◆ **DATA SEGMENT**

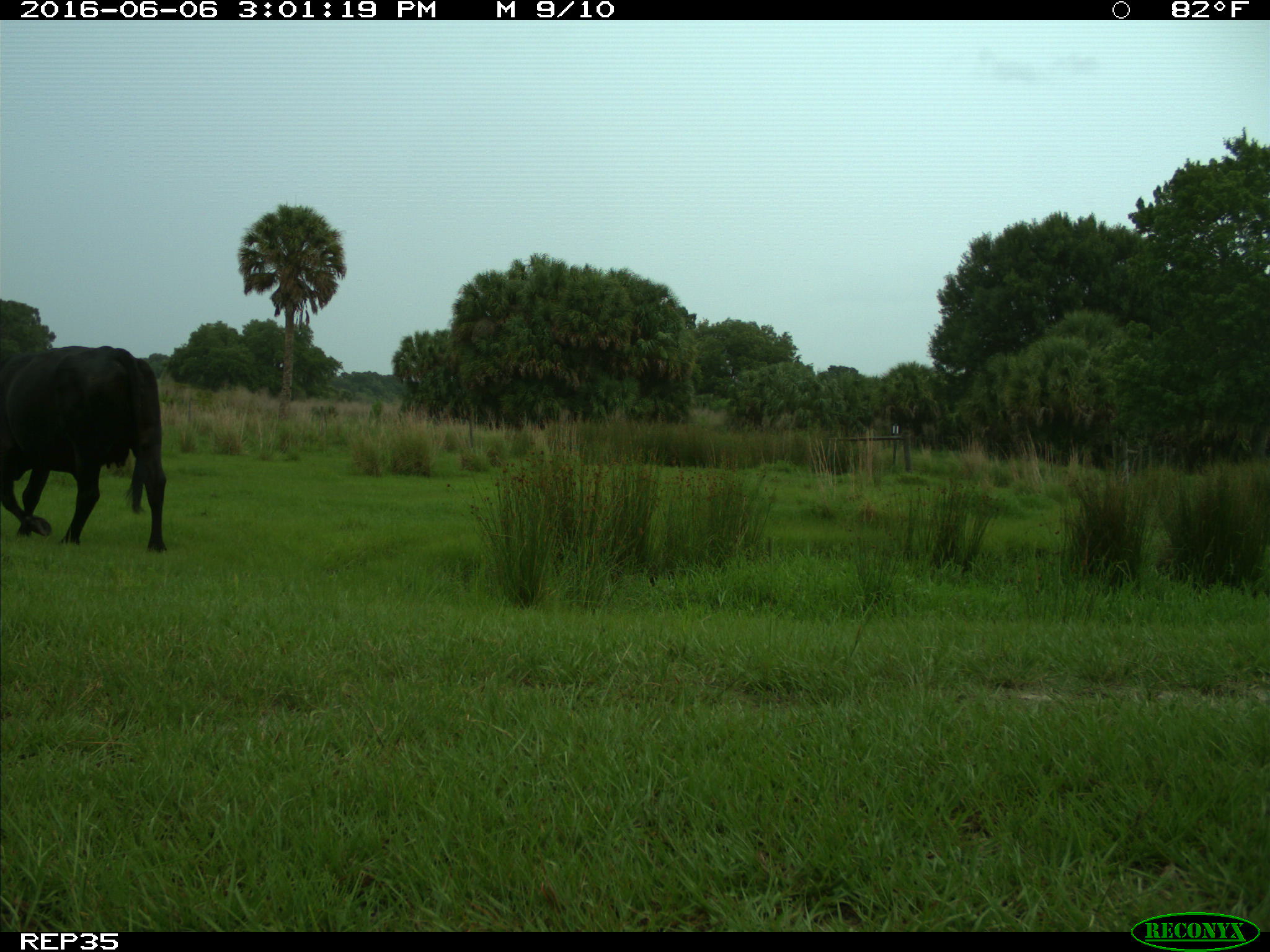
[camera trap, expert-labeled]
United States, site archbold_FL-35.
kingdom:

◆ **WORK INSTRUCTION**
Please reproduce the whole listing exactly; the pictures stay out.

◆ **TASK RESULT**
[camera trap, expert-labeled]
United States, site archbold_FL-35.
kingdom:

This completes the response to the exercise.